▶ _WHAT TO PRODUCE_:
In the listing that follows, print every line exactly and leave the images out.

▶ _PROVIDED MATERIAL_:

= = = =

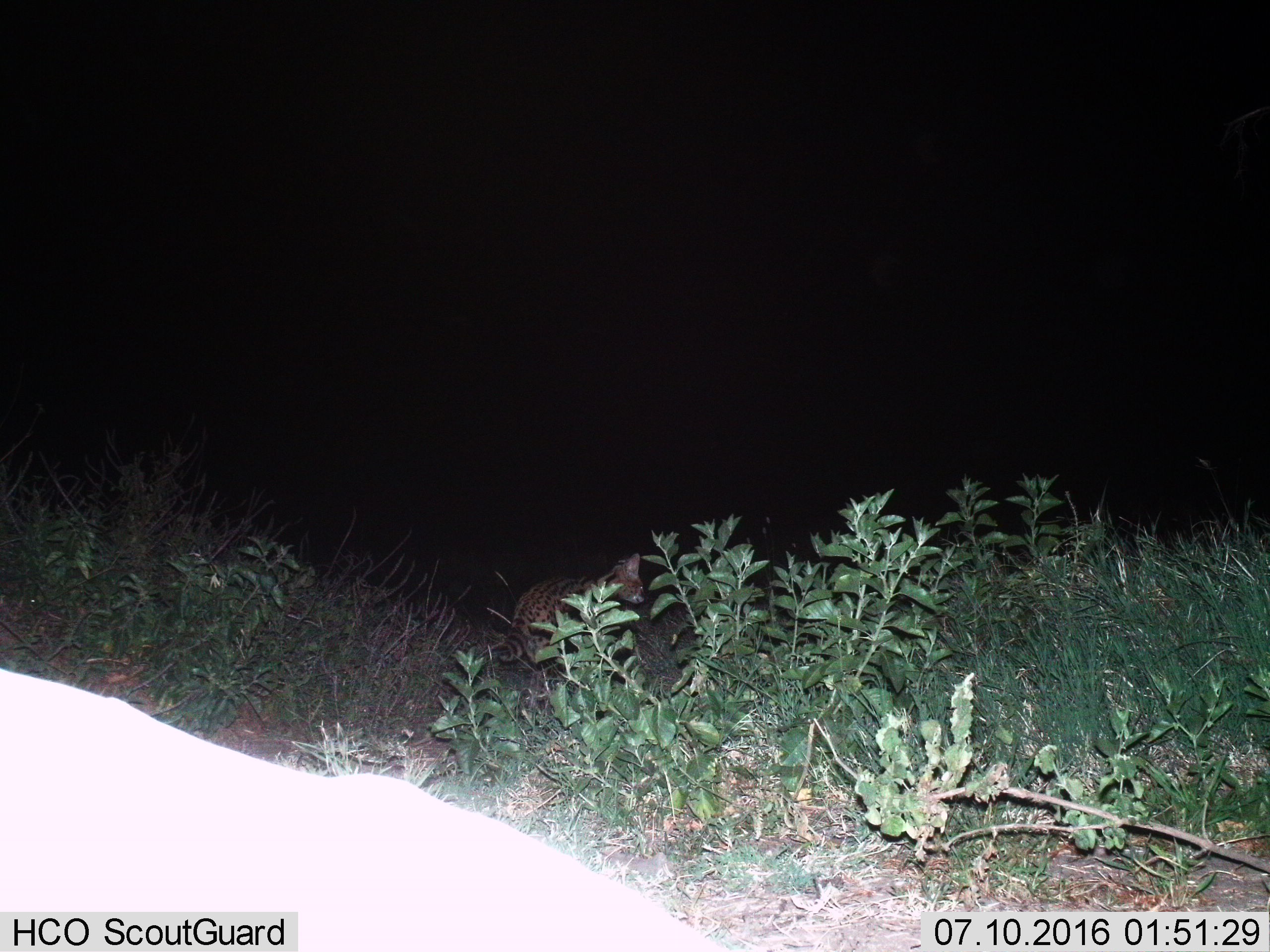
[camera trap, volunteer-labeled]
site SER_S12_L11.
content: unidentified animal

= = = =

▶ _SOLUTION TO THIS TASK_:
[camera trap, volunteer-labeled]
site SER_S12_L11.
content: unidentified animal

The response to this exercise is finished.